No country for old men: The Ice Cream Boys @JSTheatre

America has Trump, Britain has Boris, and South Africa had Jacob Zuma. Old men fade from power and eventually die, and no skeleton is left in the closet in the Ice Cream Boys by Gail Louw. For ninety minutes, they bitch and moan about the state of their country and the path their lives have taken. It just so happens that one of the men is Jacob Zuma, former President of South Africa. The other is Ronnie Kasrils, former Minister for Intelligence Services and critic of Zuma.

It sets out in a breathtaking edge-of-your-seat way, both a historical and personal account of the struggles of the country. Full of passion and fire, it's currently playing at the Jermyn Street Theatre. The two men meet by chance in a hospital. Kasrils (Jack Klaff) is there to have a melanoma removed. Zuma (Andrew Francis) is there to have his prostate checked. They are in adjacent rooms tended to by a young nurse, Thandi, who lives in a township some distance away (Bu Kunene).

For those familiar with South Africa's history, they will be aware of the rivalries, but there is enough in the piece to bring you up to speed.
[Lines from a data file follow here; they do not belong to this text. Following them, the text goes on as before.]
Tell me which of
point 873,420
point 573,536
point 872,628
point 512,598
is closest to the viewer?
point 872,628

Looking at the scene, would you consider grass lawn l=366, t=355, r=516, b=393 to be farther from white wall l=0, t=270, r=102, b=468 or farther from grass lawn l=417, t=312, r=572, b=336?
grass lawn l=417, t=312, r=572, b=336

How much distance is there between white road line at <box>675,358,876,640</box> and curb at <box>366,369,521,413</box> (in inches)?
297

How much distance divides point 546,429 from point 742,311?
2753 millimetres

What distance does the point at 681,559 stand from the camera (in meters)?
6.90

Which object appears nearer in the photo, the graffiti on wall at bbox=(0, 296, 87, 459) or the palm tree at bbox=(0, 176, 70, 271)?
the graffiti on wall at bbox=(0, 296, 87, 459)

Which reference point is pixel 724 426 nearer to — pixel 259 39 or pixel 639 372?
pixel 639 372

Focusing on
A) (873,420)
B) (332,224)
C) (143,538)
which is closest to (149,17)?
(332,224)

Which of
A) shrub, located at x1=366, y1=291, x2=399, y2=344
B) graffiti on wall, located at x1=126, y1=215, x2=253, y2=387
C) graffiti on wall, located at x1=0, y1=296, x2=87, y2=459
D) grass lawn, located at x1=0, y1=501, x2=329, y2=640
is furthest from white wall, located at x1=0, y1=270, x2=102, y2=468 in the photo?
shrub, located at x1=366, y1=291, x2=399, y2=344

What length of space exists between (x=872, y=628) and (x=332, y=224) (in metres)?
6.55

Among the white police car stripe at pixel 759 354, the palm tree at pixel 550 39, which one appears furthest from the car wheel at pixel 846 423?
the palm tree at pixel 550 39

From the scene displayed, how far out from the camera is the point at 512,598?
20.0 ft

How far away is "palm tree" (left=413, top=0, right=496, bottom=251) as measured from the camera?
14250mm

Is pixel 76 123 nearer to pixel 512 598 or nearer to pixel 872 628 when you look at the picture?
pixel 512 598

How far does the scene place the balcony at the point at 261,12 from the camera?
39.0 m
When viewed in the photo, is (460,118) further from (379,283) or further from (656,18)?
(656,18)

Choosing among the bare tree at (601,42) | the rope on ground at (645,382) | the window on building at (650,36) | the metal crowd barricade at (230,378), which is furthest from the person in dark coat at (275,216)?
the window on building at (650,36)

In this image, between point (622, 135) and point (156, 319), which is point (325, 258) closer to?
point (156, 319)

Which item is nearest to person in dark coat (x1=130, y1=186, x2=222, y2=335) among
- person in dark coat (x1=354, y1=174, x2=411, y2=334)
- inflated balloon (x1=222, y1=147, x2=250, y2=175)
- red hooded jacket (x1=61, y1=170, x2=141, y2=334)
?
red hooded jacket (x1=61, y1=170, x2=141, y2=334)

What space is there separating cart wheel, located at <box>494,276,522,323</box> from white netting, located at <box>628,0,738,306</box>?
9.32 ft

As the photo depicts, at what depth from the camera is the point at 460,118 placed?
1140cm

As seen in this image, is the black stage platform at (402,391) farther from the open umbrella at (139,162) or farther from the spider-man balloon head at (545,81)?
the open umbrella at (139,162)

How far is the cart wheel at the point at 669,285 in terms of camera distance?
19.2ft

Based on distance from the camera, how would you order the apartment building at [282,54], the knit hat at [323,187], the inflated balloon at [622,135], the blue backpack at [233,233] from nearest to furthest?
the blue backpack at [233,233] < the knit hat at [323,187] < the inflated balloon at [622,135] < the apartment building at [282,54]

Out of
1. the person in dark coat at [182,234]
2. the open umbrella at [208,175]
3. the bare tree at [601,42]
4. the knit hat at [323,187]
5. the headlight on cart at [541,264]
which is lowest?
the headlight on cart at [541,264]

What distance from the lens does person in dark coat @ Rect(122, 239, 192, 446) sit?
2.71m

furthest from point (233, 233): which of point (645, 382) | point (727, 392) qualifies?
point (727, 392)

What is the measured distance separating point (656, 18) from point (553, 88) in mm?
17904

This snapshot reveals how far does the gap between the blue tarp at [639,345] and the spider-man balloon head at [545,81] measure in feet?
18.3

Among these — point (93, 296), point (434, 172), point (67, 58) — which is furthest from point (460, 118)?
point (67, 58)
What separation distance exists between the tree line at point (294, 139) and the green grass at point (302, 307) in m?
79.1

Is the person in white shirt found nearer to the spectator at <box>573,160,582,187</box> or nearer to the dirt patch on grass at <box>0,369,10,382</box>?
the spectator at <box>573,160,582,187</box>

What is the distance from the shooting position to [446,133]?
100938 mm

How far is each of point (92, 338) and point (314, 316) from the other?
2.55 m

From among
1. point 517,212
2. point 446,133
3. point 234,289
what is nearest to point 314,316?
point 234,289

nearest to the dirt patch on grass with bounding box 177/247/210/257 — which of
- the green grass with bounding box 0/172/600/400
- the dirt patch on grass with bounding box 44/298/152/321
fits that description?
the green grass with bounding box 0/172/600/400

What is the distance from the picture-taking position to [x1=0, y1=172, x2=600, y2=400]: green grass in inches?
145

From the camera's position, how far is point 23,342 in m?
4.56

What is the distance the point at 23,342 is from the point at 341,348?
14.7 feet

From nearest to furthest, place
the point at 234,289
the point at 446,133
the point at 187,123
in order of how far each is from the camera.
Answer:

And things quickly move up a level when Zuma's treatment of women (including a rape charge) and Kasril's white privilege are examined and dissected over the course the piece.  But it's left to Thandi, who grew up in the post-apartheid era, to highlight the nations new questions, that neither of these men can answer.

It's a gripping piece that is aided by the sharp and incisive performances by the cast. Designer Cecilia Trono has constructed a hospital waiting room out of black and white, but everything else on stage is shades of grey.

Directed by Vic Sivalingam, Ice Cream Boys is at Jermyn Street Theatre until 2 November.